TASK TO CARRY OUT >>
Take the records below and copy them exactly.

# # #

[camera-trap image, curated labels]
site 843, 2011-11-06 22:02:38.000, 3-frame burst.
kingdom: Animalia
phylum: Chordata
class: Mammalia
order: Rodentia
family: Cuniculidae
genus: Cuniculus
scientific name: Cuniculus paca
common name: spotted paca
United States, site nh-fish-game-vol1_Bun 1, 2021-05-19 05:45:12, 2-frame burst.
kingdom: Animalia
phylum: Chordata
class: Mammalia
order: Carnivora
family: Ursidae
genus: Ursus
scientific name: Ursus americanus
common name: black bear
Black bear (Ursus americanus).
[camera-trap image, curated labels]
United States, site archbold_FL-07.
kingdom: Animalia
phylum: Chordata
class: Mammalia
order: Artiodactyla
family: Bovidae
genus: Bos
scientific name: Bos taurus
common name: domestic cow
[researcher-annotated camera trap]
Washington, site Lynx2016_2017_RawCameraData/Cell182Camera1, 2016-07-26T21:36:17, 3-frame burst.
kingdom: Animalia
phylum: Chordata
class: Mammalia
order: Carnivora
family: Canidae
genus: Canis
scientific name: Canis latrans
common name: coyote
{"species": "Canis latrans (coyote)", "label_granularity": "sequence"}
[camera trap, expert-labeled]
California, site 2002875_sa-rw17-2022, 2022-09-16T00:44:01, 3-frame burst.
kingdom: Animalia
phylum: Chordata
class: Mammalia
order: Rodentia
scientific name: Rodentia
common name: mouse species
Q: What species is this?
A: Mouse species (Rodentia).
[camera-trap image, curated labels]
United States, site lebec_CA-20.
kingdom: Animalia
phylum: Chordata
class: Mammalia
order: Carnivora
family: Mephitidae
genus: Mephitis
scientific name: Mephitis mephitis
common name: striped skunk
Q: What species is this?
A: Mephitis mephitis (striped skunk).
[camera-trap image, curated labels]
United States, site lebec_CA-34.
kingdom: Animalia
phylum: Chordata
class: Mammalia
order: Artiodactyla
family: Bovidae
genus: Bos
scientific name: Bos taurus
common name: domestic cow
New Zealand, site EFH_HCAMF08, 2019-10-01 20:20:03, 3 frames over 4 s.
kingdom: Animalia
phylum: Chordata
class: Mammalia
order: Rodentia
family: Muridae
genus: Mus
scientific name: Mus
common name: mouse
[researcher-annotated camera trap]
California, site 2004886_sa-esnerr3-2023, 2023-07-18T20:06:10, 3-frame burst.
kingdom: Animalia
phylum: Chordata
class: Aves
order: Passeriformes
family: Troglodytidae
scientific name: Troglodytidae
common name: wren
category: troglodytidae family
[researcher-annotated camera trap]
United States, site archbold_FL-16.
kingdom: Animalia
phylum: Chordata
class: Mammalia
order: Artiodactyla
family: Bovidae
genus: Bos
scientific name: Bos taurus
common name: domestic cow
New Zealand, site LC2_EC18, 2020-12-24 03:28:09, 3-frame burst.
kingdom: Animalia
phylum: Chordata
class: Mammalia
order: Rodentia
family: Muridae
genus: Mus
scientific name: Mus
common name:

# # #

ANSWER TO THIS TASK >>
[camera-trap image, curated labels]
site 843, 2011-11-06 22:02:38.000, 3-frame burst.
kingdom: Animalia
phylum: Chordata
class: Mammalia
order: Rodentia
family: Cuniculidae
genus: Cuniculus
scientific name: Cuniculus paca
common name: spotted paca
United States, site nh-fish-game-vol1_Bun 1, 2021-05-19 05:45:12, 2-frame burst.
kingdom: Animalia
phylum: Chordata
class: Mammalia
order: Carnivora
family: Ursidae
genus: Ursus
scientific name: Ursus americanus
common name: black bear
Black bear (Ursus americanus).
[camera-trap image, curated labels]
United States, site archbold_FL-07.
kingdom: Animalia
phylum: Chordata
class: Mammalia
order: Artiodactyla
family: Bovidae
genus: Bos
scientific name: Bos taurus
common name: domestic cow
[researcher-annotated camera trap]
Washington, site Lynx2016_2017_RawCameraData/Cell182Camera1, 2016-07-26T21:36:17, 3-frame burst.
kingdom: Animalia
phylum: Chordata
class: Mammalia
order: Carnivora
family: Canidae
genus: Canis
scientific name: Canis latrans
common name: coyote
{"species": "Canis latrans (coyote)", "label_granularity": "sequence"}
[camera trap, expert-labeled]
California, site 2002875_sa-rw17-2022, 2022-09-16T00:44:01, 3-frame burst.
kingdom: Animalia
phylum: Chordata
class: Mammalia
order: Rodentia
scientific name: Rodentia
common name: mouse species
Q: What species is this?
A: Mouse species (Rodentia).
[camera-trap image, curated labels]
United States, site lebec_CA-20.
kingdom: Animalia
phylum: Chordata
class: Mammalia
order: Carnivora
family: Mephitidae
genus: Mephitis
scientific name: Mephitis mephitis
common name: striped skunk
Q: What species is this?
A: Mephitis mephitis (striped skunk).
[camera-trap image, curated labels]
United States, site lebec_CA-34.
kingdom: Animalia
phylum: Chordata
class: Mammalia
order: Artiodactyla
family: Bovidae
genus: Bos
scientific name: Bos taurus
common name: domestic cow
New Zealand, site EFH_HCAMF08, 2019-10-01 20:20:03, 3 frames over 4 s.
kingdom: Animalia
phylum: Chordata
class: Mammalia
order: Rodentia
family: Muridae
genus: Mus
scientific name: Mus
common name: mouse
[researcher-annotated camera trap]
California, site 2004886_sa-esnerr3-2023, 2023-07-18T20:06:10, 3-frame burst.
kingdom: Animalia
phylum: Chordata
class: Aves
order: Passeriformes
family: Troglodytidae
scientific name: Troglodytidae
common name: wren
category: troglodytidae family
[researcher-annotated camera trap]
United States, site archbold_FL-16.
kingdom: Animalia
phylum: Chordata
class: Mammalia
order: Artiodactyla
family: Bovidae
genus: Bos
scientific name: Bos taurus
common name: domestic cow
New Zealand, site LC2_EC18, 2020-12-24 03:28:09, 3-frame burst.
kingdom: Animalia
phylum: Chordata
class: Mammalia
order: Rodentia
family: Muridae
genus: Mus
scientific name: Mus
common name:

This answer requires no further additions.